Facebookに投稿したものの再掲です。
オーギュスト・エスコフィエ(1846 〜 1935)、近代フランス料理最大の偉人です。でも「昔のえらい人」くらいのイメージしかないかもしれませんね。ましてやその著書『料理の手引き』となると……「えらい人が書いたすごい本」。そりゃ間違いなくそうですが……
なんでこの本がすごいか? たんにレシピを集めて並べただけの本じゃない、フランス料理を「体系化」したからです。後にも先にも、ここまで徹底しているものはありません。逆に言うと、フランス料理を体系的に勉強するにはいまもこの本をマスターするしかないわけです。

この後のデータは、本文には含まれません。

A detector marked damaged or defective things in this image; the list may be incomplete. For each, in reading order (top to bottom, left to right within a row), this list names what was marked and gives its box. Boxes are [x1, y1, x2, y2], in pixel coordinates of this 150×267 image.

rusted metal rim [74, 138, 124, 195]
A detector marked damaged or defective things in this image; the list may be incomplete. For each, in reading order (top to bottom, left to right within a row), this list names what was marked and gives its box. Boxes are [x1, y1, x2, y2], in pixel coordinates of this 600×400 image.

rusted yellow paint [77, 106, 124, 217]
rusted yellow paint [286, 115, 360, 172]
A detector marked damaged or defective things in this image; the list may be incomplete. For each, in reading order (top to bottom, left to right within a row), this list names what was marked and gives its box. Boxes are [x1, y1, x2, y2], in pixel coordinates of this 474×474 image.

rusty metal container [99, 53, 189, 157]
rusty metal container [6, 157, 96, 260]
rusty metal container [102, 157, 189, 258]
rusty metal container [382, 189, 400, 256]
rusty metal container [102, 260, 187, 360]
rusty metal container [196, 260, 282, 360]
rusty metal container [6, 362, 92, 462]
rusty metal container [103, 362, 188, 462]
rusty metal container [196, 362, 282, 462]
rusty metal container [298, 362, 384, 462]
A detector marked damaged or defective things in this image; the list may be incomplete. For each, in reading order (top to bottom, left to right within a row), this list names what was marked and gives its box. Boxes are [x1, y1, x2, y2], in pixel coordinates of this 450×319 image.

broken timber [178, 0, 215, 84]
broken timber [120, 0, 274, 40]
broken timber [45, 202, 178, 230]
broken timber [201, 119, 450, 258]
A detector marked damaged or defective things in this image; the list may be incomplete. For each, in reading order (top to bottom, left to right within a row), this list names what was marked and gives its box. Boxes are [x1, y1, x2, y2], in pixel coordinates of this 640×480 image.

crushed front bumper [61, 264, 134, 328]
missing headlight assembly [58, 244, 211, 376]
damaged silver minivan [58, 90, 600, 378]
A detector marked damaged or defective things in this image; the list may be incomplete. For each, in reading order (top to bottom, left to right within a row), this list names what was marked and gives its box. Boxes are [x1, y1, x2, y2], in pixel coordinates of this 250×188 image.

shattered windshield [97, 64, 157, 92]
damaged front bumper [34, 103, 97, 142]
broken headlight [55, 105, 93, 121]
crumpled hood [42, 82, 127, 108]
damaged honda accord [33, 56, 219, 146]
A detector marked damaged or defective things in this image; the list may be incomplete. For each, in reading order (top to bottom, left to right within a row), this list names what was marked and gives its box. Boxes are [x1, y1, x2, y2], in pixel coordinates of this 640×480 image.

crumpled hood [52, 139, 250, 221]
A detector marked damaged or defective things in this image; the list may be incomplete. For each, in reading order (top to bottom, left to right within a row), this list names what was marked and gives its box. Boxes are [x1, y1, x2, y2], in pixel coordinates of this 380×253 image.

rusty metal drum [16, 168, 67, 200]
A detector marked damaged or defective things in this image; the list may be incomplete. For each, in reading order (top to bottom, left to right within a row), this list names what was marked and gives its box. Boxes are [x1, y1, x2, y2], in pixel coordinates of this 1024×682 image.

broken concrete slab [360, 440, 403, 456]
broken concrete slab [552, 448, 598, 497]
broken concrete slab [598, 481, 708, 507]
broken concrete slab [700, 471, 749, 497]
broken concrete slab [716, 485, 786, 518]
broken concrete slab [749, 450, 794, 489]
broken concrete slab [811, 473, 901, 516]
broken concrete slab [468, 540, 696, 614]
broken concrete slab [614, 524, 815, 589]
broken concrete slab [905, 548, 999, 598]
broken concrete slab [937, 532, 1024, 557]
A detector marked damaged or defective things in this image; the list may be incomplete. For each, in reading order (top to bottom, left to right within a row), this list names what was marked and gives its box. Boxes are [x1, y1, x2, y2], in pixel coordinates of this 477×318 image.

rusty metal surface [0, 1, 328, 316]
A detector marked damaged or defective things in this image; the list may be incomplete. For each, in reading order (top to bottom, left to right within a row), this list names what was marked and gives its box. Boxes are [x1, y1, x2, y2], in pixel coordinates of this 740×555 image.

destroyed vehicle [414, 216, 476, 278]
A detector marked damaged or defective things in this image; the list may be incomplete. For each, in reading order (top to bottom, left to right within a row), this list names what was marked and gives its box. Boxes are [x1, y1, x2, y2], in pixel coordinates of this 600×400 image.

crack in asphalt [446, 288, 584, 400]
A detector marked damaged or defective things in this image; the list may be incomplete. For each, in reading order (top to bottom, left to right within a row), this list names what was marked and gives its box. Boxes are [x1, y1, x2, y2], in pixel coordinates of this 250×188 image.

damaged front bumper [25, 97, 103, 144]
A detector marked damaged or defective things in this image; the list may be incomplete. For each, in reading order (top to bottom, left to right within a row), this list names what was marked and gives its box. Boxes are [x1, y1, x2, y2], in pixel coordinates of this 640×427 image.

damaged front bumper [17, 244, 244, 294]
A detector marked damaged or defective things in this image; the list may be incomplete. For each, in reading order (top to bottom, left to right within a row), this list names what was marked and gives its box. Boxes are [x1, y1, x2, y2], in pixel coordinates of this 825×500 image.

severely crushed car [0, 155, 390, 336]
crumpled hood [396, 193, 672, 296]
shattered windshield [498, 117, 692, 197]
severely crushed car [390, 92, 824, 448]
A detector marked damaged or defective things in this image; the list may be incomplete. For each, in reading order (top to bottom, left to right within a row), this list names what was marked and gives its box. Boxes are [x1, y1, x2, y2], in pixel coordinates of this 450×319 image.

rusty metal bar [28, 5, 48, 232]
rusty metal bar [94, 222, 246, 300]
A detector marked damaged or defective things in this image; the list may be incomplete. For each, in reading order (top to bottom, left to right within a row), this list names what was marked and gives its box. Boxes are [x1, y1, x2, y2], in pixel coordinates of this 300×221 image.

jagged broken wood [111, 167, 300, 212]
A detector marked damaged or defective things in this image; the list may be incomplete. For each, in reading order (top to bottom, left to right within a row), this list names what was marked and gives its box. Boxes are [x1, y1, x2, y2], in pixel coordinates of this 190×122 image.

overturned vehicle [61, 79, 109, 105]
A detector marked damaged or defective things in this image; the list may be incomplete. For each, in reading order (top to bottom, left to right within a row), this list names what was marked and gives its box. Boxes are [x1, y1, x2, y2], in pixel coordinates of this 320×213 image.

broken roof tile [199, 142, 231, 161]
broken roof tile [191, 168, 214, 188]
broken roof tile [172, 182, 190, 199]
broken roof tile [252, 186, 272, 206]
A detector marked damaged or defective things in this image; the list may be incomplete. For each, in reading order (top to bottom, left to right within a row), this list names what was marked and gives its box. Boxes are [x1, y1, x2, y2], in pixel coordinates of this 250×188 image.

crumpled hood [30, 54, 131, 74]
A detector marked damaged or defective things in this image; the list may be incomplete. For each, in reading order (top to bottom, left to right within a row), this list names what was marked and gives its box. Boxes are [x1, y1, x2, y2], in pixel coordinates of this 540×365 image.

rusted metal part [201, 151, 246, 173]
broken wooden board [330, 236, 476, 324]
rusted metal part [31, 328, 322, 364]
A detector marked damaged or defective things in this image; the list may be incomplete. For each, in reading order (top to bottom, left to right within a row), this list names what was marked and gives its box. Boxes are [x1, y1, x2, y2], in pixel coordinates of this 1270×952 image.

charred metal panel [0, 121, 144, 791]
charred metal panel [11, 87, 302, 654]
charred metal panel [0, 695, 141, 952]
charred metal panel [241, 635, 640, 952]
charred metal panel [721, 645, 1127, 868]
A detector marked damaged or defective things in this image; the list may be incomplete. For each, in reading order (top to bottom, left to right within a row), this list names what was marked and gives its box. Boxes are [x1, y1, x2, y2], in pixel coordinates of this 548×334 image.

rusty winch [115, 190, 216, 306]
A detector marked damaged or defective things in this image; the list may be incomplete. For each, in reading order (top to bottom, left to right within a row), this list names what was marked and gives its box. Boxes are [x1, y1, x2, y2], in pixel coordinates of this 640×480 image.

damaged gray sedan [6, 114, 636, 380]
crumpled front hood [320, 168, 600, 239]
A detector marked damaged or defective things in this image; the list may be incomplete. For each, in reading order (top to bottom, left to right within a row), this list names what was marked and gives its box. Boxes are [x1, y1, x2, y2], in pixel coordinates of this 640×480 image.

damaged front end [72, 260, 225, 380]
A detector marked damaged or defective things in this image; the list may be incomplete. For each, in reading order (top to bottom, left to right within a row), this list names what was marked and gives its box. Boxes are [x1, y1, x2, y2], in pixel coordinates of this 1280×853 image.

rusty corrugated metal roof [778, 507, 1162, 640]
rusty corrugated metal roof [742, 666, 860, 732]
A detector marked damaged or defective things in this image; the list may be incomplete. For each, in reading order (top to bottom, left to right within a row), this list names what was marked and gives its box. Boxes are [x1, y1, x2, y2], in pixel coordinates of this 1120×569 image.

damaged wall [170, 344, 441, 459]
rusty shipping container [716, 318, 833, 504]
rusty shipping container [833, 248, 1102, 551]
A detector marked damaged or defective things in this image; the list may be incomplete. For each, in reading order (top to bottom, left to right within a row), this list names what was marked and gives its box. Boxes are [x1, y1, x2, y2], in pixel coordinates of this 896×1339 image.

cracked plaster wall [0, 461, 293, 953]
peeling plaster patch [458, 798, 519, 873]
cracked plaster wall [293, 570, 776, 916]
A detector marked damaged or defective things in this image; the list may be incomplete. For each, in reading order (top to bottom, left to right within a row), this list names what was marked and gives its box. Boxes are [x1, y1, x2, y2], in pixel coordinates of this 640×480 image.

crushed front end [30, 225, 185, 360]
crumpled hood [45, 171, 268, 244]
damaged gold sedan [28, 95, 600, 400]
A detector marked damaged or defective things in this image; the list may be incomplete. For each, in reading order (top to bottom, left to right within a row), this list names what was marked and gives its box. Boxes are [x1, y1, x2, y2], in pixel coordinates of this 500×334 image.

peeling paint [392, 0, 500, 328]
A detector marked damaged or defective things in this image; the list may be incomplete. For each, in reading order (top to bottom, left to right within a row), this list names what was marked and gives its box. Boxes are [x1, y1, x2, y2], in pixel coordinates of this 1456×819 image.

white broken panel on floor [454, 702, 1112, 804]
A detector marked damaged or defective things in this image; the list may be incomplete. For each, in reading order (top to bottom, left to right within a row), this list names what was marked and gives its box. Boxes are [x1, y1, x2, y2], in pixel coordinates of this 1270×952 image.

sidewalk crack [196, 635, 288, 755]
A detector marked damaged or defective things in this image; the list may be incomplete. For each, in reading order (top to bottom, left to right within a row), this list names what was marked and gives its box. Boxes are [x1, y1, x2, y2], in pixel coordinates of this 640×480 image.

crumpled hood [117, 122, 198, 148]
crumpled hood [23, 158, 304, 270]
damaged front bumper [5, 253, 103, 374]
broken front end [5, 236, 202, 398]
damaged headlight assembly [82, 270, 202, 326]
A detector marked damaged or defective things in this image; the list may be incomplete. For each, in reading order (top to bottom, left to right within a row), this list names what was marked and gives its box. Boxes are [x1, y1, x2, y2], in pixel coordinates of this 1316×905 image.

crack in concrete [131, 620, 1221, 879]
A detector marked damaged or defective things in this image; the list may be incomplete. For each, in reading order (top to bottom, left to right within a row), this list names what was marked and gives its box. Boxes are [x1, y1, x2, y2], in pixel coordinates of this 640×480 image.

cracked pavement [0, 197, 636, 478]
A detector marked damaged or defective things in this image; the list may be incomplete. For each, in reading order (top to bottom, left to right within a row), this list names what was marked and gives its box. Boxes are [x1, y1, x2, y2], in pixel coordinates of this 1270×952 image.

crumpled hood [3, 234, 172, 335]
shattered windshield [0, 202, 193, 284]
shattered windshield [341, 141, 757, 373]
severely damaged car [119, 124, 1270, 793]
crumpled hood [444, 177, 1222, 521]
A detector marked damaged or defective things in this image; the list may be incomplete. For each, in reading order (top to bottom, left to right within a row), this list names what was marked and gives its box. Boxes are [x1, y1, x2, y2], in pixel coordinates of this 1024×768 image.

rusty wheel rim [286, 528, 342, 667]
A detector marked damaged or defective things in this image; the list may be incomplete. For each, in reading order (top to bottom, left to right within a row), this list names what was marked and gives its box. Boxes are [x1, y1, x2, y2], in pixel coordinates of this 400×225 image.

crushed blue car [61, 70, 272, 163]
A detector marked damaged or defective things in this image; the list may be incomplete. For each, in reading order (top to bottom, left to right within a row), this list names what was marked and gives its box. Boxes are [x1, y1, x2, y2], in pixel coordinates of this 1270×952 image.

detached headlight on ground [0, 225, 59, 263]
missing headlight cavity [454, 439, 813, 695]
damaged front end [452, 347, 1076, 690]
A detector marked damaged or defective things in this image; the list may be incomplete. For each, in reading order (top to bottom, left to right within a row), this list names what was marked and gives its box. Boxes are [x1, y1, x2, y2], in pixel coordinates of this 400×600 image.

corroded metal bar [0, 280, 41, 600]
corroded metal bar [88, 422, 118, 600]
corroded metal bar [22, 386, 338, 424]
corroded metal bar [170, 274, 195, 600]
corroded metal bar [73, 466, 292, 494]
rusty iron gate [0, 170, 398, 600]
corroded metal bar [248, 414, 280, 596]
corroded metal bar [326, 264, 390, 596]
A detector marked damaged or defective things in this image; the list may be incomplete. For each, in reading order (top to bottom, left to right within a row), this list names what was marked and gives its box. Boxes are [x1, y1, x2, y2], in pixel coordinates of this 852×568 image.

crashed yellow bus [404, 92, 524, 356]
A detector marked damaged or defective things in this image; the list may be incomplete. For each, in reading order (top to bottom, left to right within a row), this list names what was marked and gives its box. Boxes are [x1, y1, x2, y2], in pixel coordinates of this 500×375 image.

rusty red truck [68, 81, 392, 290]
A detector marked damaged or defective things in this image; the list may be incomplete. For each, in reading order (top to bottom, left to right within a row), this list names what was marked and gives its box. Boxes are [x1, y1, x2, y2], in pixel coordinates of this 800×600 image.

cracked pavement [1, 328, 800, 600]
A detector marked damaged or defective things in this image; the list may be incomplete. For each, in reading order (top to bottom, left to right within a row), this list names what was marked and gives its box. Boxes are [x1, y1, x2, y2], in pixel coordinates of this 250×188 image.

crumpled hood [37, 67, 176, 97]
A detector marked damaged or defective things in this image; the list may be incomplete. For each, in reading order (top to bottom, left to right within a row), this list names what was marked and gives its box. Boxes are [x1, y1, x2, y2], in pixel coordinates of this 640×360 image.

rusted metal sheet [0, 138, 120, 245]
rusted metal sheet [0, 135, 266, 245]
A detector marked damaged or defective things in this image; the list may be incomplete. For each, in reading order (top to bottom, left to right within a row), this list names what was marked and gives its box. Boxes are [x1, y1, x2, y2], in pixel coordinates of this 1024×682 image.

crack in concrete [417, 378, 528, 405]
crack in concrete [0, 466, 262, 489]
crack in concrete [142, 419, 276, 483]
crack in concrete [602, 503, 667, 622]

体系化=システムの構築ですから、とにかく無駄がありません。同じ説明、記述の繰り返しをとにかく避けます。これはすでに説明したからここでは繰り返さない、みたいな文が何か所もあります。それはつまり、理解したかったら別のページを参照しろ、ってことです。そういうのが5000におよぶレシピと解説全体で徹底しています。
体系化が端的に表われているのがソースです。まず「フォン」(だし)が数種類あります。それにルーなどを加えてソース・エスパニョルやヴルテ、ベシャメルのような「基本ソース」が作られます。基本ソースにいろいろな調味料、アルコール、野菜などを足すことで「派生ソース」が作られます。このシステムをスッキリ仕上げたのがエスコフィエなんです。それ以前の料理書でもソース作りをシステマティックにしようとしている形跡はあるんですが、エスコフィエはその完成形です。
いま日本の料理書はどちらかというと写真集みたいなのが多いと思います。ある料理のページならそこを読むだけで料理が作れるようになっている、つまりそれぞれ独立したレシピが順に並んでいることでしょう。とっつきやすいのは確かですが、教科書としてみるなら非効率この上ないんです。応用、展開するための発想、考え方を身に付けさせる意図はあんまりないんだと思います。
そういう意味で『料理の手引き』は、フランス料理、というか近代以降の西洋料理を「体系的に」学ぶための唯一無二といっても過言ではないと思います。
ただレシピを並べただけの本ばかりで学ぶか、体系的に学んで応用力、展開力を身につけるか……この差は大きいでしょう。